What you need to do:
a: List every negative belief statement given under the heading "Positively Happy Beliefs" in the passage on happiness beliefs below.
b: Carry on the passage about happiness beliefs below, picking up right after its final sentence.

Stephen, a client from Belgium, came to me feeling unhappy about his purpose in life. It transpired he had two conflicting beliefs: I must have a purpose (because we all deserve one, of course) and I must have no purpose (i.e. I must be purposeless and useless - which he had decided as a result of a comment from his mother). These conflicting beliefs cancel each other out and together form the feeling purposeless-ness. To overcome this, simply embrace it using this belief process:
Say aloud:
I choose to believe/feel purposelessness
I love myself when I believe/feel purposelessness and I embrace it and I surrender.
Relax and drink water.
Positively Happy Beliefs
Program yourself for happiness with these. As you embrace the negative belief below, this installs the opposite, positive belief in yourself. You only need do it once.
I must not be perfectly happy, healthy and loved
I must not be grateful for all I have and am
I will not enjoy and appreciate what I have
I must not/may not be loving myself really
I may not be happy and I must have to pay for it
I’m afraid of contentment
Happy/Unhappy Logic
Here is a common subconscious mind mix-up. See if it is true for you: Feelings are not real. Only real things have value. Therefore feelings are not valuable. I feel stupid when I’m not valuable. So I will feel stupid whenever I have feelings. Happiness is just a feeling. Therefore happiness is stupid. I don’t want to feel stupid and not valuable. Therefore I must not really want to feel happy.

Dataset extract:
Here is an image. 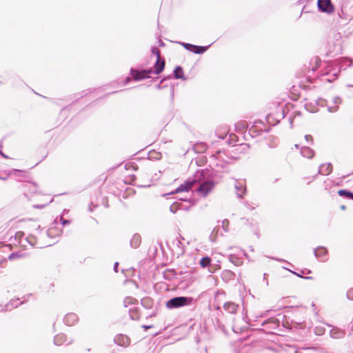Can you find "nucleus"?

Exercise answers:
a:
- I must not be perfectly happy, healthy and loved
- I must not be grateful for all I have and am
- I will not enjoy and appreciate what I have
- I must not/may not be loving myself really
- I may not be happy and I must have to pay for it
- I’m afraid of contentment

b:
Healing Mood Swings
I have discovered that mood swings can be caused by conditional beliefs – a stream of connected beliefs or feelings that kick in when a certain condition is met. For example, if you subconsciously believe “I must be useless on my own,” then as soon as you are on your own, you will feel, inexplicably, useless. You may not realize that the aloneness is what has triggered the feelings of uselessness and wonder why you feel so awful. This we label a mood swing, but it’s just subconscious programming. You are programmed to feel useless when alone. As we know, subconsciously, how to fix the problem (don’t be alone), we may grab a relationship to make ourselves feel okay. But if we could just discover and release this inner programming, we could take a bit more time choosing a suitable relationship, and enjoy being alone.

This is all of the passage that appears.